By Mark John
BRUSSELS (Reuters) - Differences narrowed in the European Union over how to tackle the economic slowdown and global warming but a final deal on both issues proved elusive before a summit starting on Thursday.
Sources close to talks said Germany and Poland had reached an agreement on how to alleviate the impact of proposed new regulations on Poland's coal-fired power stations.
However Italian Prime Minister Silvio Berlusconi threatened to veto any climate deal that hurt Italy's interests too much.
The glittering prize at the two-day summit in Brussels would be an accord allows the 27-nation bloc to offer Barack Obama a partnership on both issues when he becomes president next year.
But agreements may be possible only on a minimal version of a proposed 200-billion euro ($259-billion) stimulus plan and on watered-down pledges on global warming that satisfy industry.

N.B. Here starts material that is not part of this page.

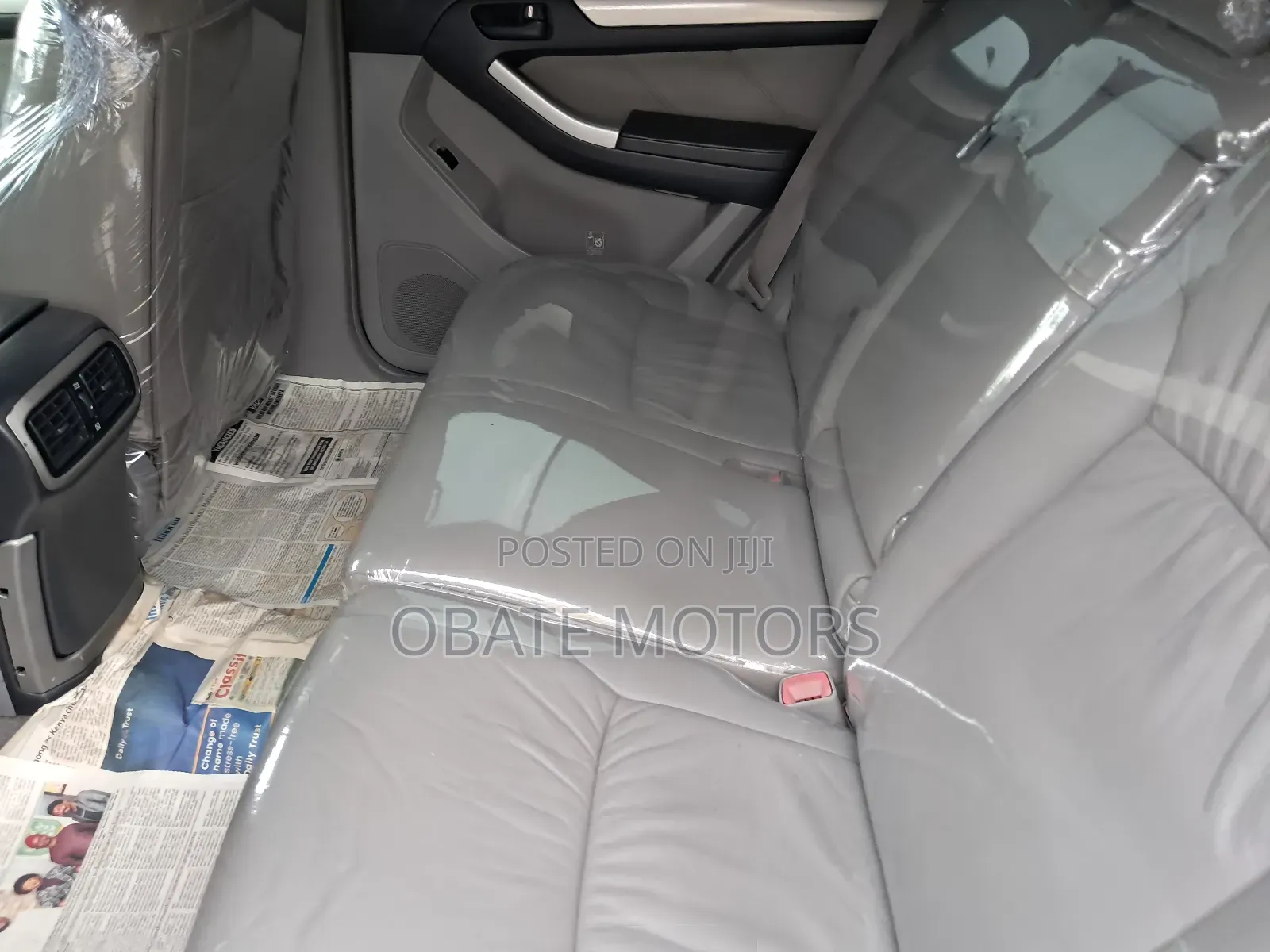Toyota 4-Runner 2008 Silver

Despite resistance from around the EU to some parts of a scheme to cut European carbon emissions by 20 percent by 2020, EU Environment Commissioner Stavros Dimas said he was confident.
"We are going to have an agreement," he told reporters at a conference led by the United Nations in the Polish city of Poznan intended to set the stage for global talks next year on a successor treaty to the Kyoto climate agreement from 2012.

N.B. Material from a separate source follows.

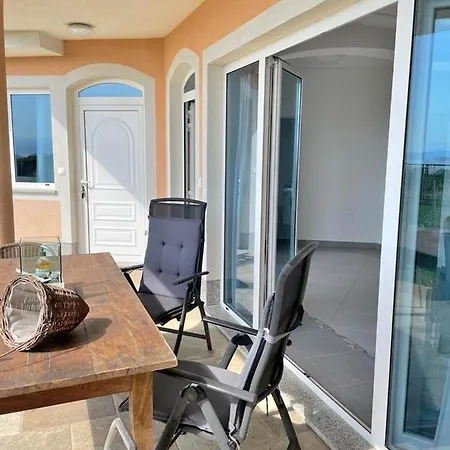 Lejlighed With Terrace And Sea View 2 Poljane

"I can assure you that the reductions targets, 20 percent by 2020 and the other targets that we have set in renewables, will be intact," he said of a goal for the EU to secure a fifth of its energy from sources such as wind and solar power.
MADAME "NON"
Negotiators in Brussels have been working for weeks on individual parts of the climate package. They have agreed on rules relating to car emissions and this week reached agreement on the renewables target.
But Poland and other eastern European nations say they need subsidies to help their heavily coal-dependent power stations deal with the emissions cuts, despite opposition by Germany and others including Britain.
German Chancellor Angela Merkel and Polish Prime Minister Donald Tusk hinted earlier this week they had taken a "big step forward" to settling their differences.
A source close to the talks said Poland would accept a deal under which it would have until 2019 to oblige all its power stations to pay for permits to pollute under the bloc's Emission Trading Scheme (ETS) -- six years later than now proposed.
In return, Germany would ask for special treatment for more modern, coal-based plants, the source said.
Italy's Berlusconi, without referring to any specific part of the climate deal, warned his country would use its right of veto if needed. "If I see that Italian interests will be hurt in an excessive way, I will use our veto rights," Berlusconi told reporters at a book presentation in Rome.
Germany and Italy fear their heavy industry could become less competitive on international markets if the EU accepts the targets with no concessions.
Merkel has been nicknamed "Madame Non" by some European media for resisting calls by French President Nicolas Sarkozy for Berlin to inject more money into EU-wide stimulus efforts.
EU diplomats expect her to oppose calls for the Union to follow Britain and others in cutting value-added taxes (VAT) and to demand that member states adhere to EU budget deficit limits -- despite hints by the executive European Commission that it would look leniently on small and temporary deficit overhangs.
EU officials are, however, upbeat about chances of a deal with Ireland on holding a new referendum on ratifying the Lisbon Treaty of institutional EU reforms its voters rejected in June.